Apprenticeships in the UK

A combination of practical experience and continued study, apprenticeships let you enjoy the best of both worlds while earning money as well. If you think you’re ready to join the workforce but still have some learning to do, read on to find out how to get an apprenticeship and if it could be the right decision for you and your career.

What you’ll learn in this article

Are apprenticeships a good idea?

In short, yes. They are beneficial to everybody. As an apprentice, you will gain good experience and the company offering you a chance to train gets a keen employee. As an option, apprenticeships make perfect sense for anyone who doesn’t want to continue in full-time education and has an idea of the career they would like.

You won’t need to wonder how to get an apprenticeship with no experience, as nobody applying should have experience! These are starter positions that help you gain the skills and knowledge you’ll need later on.

There are many reasons to become an apprentice. If you know that you don’t want to go to college or university, but your dream job needs specialist training and experience, then doing an apprenticeship is an excellent idea, not just a good one! You’ll work alongside experienced people, gain skills that will be important in your career and you’ll be entitled to wages and paid holidays. You’ll also be given time off to complete any part-time studies.

The downsides of becoming an apprentice can be low wages, pigeonholing yourself into one specific role and putting a lot of pressure on yourself, as going from school to a workplace environment can be a shock and requires a good deal of initial discipline. These are just some of the reasons people use for staying in education instead, but it’s an individual choice.

💡 Read more: Become an apprentice on GOV.UK website

Do apprenticeships count as full-time education?

The law says that everybody needs to stay in full-time education until the age of 18. It also stipulates that 16-year-olds can make the decision to take an apprenticeship, if continued schooling is not for them, so in practical terms, an apprenticeship is considered as a full-time education option – but only if you are aged between 16 and 18. After 18, you will be considered as being in work.

When should I apply for an apprenticeship?

As soon as possible! There’s no such thing as ‘playing it cool’ when it comes to applying for an opportunity you know you want, especially when there are probably many others wanting it as well. Reminding yourself to search regularly is a good idea so that hopefully, you can choose between a few offers. Remember that not everyone will advertise at the same time, so you can’t search once and think that’s enough. You might need a role to start in summer (check your term dates, though!), but an amazing opportunity might have been advertised back in September and already been filled.

Apprenticeships are advertised throughout the year, many of which can be found on UCAS and the best piece of advice is to apply early. Don’t wait for the deadline, as many firms will close applications once they have secured all the people they want.

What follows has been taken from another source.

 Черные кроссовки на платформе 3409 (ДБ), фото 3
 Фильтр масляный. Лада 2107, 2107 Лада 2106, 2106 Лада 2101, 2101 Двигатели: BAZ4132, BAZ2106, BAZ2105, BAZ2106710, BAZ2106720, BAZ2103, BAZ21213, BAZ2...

How long does an apprenticeship last?

Anywhere from one to five years, depending on the level of the final qualification. You can gain GCSE equivalents all the way through to degrees. There are also apprenticeships that award extra qualifications, such as diplomas.

How many hours a day can an apprentice work?

As an apprentice, you’ll be expected to work regular full-time hours. You will be expected to work a minimum of 30 hours a week and a maximum of 40, with your study time factored in. This means that eight hours a day is your maximum.

Do apprentices pay tax?

Yes. As an apprentice, you will need to pay income tax, just like everybody else in full-time work, in accordance with your personal tax allowance. Earn over this amount and you will pay income tax as well as National Insurance contributions. These will both usually be deducted from your wages automatically by a company payroll team, so you don’t have to worry about doing anything yourself.

How old do you have to be to do an apprenticeship?

The minimum age to start an apprenticeship is 16 and you need to be sure that you are not in full-time education anymore. This means that you will need to make a declaration of intent to leave school, in favour of a working position.

Is there a maximum age for an apprenticeship?

No. Anybody, of any age is eligible to take on an apprenticeship and in recent years, people have been taking them up later in life, in order to retrain for a new passion or interest area. After the age of 24, the funding options change and you will need to be prepared for the possibility of employers asking you to contribute to the cost of your training.

There are fair access rules in place to prevent age discrimination and if you think you have been unfairly overlooked, you can look for support.

Can you do an apprenticeship at any age?

As long as you can commit to the hours needed, as well as the study and you are over 16 years old, yes. Anyone younger than 16 will need to stay in school for a while longer. You need to be able to complete a minimum of 30 hours a week, and physical fitness will be a factor in certain roles.

Can you do an apprenticeship at 14?

No. There may be some educational courses more geared towards certain future careers, but 14-year-olds cannot undertake formal apprenticeship training. This is because the law states that everybody must stay in full-time education until the age of 18 and only those aged 16 or over can choose to leave school.

Can a 16-year-old get an apprenticeship?

Yes, and many do, but having a plan is essential as many apprenticeships are competitive and nobody is guaranteed a place, so how you apply and present yourself is important.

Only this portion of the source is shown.